Donald Trump versprach einst, er könne den Krieg in der Ukraine innerhalb eines einzigen Tages beenden,
Doch nach Monaten hochrangiger Gespräche und diplomatischer Bemühungen scheint das Vertrauen in die Rolle Washingtons zu schwinden.
In Kiew wächst nun die Frustration, da die Besorgnis über die Art und Weise zunimmt, wie die USA die Verhandlungen mit Moskau führen.
Wachsende Zweifel
Laut einer Analyse von George Titus Albulescu, die von Ziare zitiert wird, ist das ukrainische Vertrauen in die Vereinigten Staaten gesunken, da Bedenken bestehen, dass Washington nicht länger als ausgewogener Vermittler agiert.

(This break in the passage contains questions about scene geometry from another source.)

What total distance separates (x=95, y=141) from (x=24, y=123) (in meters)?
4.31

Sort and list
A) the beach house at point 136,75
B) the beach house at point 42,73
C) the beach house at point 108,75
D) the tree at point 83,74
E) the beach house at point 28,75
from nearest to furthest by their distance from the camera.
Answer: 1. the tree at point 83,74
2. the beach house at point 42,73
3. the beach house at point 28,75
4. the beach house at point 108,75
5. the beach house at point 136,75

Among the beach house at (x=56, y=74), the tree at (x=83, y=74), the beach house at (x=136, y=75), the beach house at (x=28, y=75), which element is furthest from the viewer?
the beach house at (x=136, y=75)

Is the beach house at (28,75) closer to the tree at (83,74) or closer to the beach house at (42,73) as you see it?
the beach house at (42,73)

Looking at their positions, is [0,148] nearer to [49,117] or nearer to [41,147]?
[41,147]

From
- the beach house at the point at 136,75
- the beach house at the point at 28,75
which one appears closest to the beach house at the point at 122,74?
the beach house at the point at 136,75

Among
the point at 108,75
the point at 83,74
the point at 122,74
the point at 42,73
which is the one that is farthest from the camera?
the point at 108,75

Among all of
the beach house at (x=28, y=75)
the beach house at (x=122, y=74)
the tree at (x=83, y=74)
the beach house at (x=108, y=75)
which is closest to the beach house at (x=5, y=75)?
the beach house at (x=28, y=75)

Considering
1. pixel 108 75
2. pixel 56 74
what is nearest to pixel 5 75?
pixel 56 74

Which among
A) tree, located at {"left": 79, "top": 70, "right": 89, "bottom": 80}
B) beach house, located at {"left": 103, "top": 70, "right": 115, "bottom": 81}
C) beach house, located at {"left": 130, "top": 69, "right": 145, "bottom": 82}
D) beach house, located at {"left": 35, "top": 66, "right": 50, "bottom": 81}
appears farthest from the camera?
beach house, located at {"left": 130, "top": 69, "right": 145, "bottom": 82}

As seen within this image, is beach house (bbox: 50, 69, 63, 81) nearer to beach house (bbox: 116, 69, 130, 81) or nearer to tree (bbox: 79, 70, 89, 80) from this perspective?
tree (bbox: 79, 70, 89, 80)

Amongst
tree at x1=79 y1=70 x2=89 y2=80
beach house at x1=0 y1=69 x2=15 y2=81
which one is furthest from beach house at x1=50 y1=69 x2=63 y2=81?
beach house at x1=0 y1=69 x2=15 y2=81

Unter der vorherigen Biden-Regierung bestanden Beamte auf dem Prinzip „Nichts über die Ukraine ohne die Ukraine“, wodurch sichergestellt wurde, dass Kiew bei allen Verhandlungen eine zentrale Rolle spielte.
Dieser Ansatz scheint sich geändert zu haben, wobei Kritiker argumentieren, dass die aktuelle Strategie die ukrainischen Interessen zu vernachlässigen droht.
Fokus auf Moskau
Der US-Gesandte Steve Witkoff soll seit März 2025 achtmal nach Moskau gereist sein, um Gespräche mit dem russischen Präsidenten Wladimir Putin zu führen, hat Kiew jedoch nicht besucht.
Dieses Ungleichgewicht hat in der Ukraine Fragen zur Ausrichtung der US-Diplomatie aufgeworfen.
Russische Beamte haben auch auf das sogenannte „Anchorage-Abkommen“ verwiesen, das einen potenziellen Rahmen andeutet, der zwischen Trump und Putin bei einem früheren Treffen besprochen wurde.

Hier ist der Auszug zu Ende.